Bad Astronomy

Betelgeuse shocker

Distance crushes perspective. Objects hurtle through space at mind-numbing speeds, some moving so quickly they could cross the United States in just seconds; yet, due to their distance, we could wait thousands of years to be able to perceive their motion at all.

Unless, that is, they leave behind some tell-tale sign of their rapid movement. Space is not empty, and a star plowing through this ethereally thin gas at dozens of kilometers per second reveals itself. The gas gets compressed ahead of the star, and flows around it in graceful arcs. Like water flowing around the bow of a ship, such a formation is called a bow shock.

This shock wave can be invisible to the unaided eye, but when we train infrared telescopes on them they leap out of the picture. Behold the bow shock of Betelgeuse:

This picture was taken by the Japanese satellite observatory Akari. It’s a composite of images taken at 65 (blue in the image), 90 (green) and 140 (red) microns. These are well beyond the human eye’s capacity to see; our sensitivity is about 0.3 to 0.7 microns.

Betegeuse is a red supergiant about 400 600 light years away (in the linked article, it’s mistakenly listed as 200 light years). As the superstar plows through the gas between stars (the interstellar medium, as we pros in the know like to call it), the gas forms a bow shock about three light years across. It’s not the physical star itself doing the compressing, it’s actually Betelgeuse’s stellar wind. Like our own Sun’s solar wind, Betelgeuse blows off a stream of particles, but it’s far denser. The expanding gas is what’s slamming into the interstellar medium and forming this beautiful structure.
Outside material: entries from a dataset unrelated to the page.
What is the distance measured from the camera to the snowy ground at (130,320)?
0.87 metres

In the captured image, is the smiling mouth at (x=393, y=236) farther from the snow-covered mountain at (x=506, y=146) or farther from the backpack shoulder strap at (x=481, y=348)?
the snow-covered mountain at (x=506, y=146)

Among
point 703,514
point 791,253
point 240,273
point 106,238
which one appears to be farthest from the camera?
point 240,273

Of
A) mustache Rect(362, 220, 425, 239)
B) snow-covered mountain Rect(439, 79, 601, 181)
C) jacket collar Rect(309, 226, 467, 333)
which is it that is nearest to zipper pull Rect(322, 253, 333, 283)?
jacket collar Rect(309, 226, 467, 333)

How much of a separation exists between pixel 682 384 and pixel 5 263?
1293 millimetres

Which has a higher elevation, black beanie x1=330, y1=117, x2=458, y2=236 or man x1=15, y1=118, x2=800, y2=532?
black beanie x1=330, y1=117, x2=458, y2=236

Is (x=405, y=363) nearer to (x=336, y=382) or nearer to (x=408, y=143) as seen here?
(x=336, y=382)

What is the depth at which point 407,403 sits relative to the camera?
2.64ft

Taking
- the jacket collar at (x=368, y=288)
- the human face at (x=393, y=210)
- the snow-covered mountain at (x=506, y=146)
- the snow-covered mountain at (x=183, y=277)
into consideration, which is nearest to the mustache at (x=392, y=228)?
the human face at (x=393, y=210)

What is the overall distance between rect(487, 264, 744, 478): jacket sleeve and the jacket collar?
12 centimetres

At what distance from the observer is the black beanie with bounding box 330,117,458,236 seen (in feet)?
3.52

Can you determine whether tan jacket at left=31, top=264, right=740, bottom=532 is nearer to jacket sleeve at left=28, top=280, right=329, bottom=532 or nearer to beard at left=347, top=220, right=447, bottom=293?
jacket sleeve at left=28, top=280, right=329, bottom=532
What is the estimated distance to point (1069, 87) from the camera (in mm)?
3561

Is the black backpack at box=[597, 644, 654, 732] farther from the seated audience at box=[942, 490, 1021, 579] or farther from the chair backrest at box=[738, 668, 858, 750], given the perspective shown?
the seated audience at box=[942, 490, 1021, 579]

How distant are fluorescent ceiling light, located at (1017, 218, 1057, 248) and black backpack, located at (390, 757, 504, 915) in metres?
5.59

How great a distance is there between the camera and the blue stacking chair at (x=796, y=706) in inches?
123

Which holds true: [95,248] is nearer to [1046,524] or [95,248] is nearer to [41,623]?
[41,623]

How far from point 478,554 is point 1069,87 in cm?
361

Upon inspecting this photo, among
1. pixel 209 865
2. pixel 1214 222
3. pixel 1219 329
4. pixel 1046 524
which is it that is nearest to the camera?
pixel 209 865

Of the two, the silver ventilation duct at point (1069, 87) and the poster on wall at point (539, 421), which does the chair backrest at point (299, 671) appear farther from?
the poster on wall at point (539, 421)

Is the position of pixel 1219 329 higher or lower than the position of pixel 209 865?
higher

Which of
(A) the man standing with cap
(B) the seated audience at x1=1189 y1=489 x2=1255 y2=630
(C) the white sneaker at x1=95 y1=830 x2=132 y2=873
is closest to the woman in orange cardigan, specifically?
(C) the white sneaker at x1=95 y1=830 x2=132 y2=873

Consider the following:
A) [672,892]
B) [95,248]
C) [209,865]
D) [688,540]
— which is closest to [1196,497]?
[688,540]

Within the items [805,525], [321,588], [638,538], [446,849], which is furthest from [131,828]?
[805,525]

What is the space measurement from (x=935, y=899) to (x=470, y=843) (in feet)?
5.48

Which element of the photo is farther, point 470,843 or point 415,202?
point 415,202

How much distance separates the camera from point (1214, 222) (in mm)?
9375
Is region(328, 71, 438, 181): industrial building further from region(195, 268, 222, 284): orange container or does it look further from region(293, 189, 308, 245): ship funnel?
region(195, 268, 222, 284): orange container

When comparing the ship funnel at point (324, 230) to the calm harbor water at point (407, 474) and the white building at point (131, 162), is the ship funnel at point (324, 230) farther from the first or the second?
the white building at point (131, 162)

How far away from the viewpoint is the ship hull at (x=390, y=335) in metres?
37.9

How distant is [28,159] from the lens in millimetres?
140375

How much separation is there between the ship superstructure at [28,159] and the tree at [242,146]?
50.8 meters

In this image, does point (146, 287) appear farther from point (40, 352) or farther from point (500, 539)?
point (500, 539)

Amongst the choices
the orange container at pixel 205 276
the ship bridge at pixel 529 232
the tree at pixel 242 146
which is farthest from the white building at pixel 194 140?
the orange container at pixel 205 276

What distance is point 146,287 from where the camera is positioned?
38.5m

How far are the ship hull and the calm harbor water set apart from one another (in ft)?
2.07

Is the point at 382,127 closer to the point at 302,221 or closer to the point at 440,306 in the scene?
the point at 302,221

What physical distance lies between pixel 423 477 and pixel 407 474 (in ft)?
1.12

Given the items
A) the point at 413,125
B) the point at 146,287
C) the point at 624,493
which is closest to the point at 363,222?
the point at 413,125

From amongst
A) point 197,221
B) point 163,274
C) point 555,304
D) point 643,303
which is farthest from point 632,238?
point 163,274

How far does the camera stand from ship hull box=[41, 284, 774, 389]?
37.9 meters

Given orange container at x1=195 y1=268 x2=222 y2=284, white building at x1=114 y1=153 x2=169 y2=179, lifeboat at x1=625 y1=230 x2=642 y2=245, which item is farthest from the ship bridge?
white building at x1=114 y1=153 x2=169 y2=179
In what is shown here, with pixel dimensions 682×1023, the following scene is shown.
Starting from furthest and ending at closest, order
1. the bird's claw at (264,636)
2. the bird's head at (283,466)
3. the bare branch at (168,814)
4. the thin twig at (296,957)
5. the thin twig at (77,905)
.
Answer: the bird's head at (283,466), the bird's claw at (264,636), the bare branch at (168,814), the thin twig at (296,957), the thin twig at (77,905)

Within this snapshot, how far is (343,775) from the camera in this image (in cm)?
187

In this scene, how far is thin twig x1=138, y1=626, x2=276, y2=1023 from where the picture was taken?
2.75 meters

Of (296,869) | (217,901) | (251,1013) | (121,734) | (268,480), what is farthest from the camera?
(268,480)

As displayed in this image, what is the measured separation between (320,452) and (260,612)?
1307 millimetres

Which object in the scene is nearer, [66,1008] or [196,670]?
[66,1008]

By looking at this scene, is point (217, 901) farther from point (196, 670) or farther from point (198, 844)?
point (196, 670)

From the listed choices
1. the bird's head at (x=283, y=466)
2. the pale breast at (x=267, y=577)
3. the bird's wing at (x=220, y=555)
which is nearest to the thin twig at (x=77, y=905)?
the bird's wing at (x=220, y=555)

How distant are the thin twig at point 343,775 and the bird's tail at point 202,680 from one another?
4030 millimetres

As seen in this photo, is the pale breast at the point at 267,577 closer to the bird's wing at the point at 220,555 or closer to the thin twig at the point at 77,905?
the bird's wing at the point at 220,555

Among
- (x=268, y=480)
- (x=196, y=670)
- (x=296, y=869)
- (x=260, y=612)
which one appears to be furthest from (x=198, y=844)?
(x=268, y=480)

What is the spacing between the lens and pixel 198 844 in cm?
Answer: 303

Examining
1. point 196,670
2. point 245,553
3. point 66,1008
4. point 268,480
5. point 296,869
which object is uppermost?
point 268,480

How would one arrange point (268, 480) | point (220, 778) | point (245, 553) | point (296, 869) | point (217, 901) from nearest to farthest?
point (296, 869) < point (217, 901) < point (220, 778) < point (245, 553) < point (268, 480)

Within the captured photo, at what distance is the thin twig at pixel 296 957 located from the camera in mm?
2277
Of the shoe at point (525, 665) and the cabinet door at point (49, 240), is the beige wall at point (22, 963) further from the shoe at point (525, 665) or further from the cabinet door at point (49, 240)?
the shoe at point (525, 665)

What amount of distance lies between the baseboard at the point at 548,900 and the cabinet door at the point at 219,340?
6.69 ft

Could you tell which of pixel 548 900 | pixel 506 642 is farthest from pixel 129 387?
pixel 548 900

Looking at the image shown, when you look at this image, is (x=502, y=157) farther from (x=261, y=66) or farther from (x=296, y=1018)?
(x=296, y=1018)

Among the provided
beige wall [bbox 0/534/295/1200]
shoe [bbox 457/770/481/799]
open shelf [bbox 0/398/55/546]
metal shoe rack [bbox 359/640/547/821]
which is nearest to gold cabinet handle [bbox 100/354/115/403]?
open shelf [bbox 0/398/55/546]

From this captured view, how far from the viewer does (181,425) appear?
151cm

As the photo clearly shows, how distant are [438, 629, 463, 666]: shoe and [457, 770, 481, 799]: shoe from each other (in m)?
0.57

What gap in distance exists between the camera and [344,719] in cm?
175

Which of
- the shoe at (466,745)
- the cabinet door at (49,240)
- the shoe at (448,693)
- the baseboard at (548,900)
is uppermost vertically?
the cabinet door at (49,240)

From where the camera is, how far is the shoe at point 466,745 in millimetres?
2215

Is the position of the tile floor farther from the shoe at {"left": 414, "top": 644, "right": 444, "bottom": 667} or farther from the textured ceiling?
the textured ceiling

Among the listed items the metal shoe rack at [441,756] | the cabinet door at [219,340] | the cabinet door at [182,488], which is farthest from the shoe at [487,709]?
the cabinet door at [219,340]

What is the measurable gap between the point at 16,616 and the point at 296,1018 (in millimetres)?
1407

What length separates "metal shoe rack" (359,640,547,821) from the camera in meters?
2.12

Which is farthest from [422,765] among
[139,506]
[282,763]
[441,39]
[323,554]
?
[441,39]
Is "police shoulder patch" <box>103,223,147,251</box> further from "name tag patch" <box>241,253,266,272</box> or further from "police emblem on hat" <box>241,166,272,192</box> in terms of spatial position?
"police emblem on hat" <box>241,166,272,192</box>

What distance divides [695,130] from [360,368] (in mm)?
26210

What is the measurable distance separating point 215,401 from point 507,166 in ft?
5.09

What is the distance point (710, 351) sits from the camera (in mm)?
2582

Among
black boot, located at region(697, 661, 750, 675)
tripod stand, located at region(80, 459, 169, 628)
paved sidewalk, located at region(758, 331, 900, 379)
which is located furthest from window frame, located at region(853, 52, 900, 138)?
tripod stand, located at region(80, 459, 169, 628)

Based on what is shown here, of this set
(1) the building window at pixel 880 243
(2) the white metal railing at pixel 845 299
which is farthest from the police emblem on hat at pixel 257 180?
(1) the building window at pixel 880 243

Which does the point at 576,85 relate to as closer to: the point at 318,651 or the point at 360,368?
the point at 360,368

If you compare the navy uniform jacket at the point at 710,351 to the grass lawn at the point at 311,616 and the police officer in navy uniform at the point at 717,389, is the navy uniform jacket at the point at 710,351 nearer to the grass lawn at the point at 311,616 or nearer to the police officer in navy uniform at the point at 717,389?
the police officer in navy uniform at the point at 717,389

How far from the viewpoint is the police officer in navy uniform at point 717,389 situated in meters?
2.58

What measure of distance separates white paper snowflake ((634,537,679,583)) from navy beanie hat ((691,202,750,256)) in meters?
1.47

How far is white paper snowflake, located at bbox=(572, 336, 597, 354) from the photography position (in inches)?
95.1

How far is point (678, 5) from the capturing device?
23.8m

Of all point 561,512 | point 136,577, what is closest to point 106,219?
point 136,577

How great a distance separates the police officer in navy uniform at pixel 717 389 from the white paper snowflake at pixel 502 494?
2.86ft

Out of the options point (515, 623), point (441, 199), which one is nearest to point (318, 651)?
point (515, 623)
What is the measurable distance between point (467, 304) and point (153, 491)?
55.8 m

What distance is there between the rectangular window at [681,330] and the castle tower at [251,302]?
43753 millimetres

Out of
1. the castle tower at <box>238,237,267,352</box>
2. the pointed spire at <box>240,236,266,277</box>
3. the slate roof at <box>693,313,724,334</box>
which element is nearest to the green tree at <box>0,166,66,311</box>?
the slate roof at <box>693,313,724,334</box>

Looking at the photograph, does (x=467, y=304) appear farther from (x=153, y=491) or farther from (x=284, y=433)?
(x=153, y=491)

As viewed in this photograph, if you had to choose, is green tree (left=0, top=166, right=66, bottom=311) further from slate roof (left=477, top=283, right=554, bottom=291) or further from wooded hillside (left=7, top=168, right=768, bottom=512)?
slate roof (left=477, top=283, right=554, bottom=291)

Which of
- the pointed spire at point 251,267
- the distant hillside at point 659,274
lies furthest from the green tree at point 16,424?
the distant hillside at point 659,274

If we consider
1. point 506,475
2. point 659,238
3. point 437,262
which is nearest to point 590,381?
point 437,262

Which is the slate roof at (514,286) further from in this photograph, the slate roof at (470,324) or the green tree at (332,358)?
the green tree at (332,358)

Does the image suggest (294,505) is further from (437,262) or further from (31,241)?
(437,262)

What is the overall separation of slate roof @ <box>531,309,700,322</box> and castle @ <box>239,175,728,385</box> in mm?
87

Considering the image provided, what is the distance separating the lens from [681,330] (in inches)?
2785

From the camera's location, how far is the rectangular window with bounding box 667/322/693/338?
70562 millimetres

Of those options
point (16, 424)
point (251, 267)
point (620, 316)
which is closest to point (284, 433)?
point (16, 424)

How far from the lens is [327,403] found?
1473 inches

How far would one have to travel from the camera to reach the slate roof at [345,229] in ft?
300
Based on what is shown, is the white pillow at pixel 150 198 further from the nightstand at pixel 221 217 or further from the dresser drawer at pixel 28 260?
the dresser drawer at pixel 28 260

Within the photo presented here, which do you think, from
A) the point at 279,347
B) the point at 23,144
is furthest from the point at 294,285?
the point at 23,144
I have never seen anything like this from Betelgeuse, and it’s incredible. The shape of the bow shock makes Betelgeuse’s direction of motion obvious enough. The star is moving about 30 km/sec across the gas, and the wind is expanding at about another 17 km/sec, so the collision is actually pretty fast on human scales, but relatively weak for such events (sometimes objects are ramming through gas at hundreds of km/sec).

Besides being a pretty picture, there’s science to be had here. Examining data like this can tell us how thick the matter is between stars near Betelgeuse, and how it behaves when smacked by an expanding star’s wind. One day, Betelgeuse will explode*, going supernova, and the matter from the explosion will expand and slam into the already-ejected material at a large fraction of the speed of light. Understanding that material before the star explodes helps us understand what happens after it explodes, and that in turn teaches us a lot about the way stars are born, live out their lives, and die. Considering we owe our existence to such supernovae – they created the iron in our blood and the calcium in our bones – I think that’s a field worthy of study.



* At that distance, when it blows up it only be a pretty light in the sky, and won’t be able to harm the Earth at all. See Chapter 3, “The Stellar Fury of Supernovae” in my book Death from the Skies!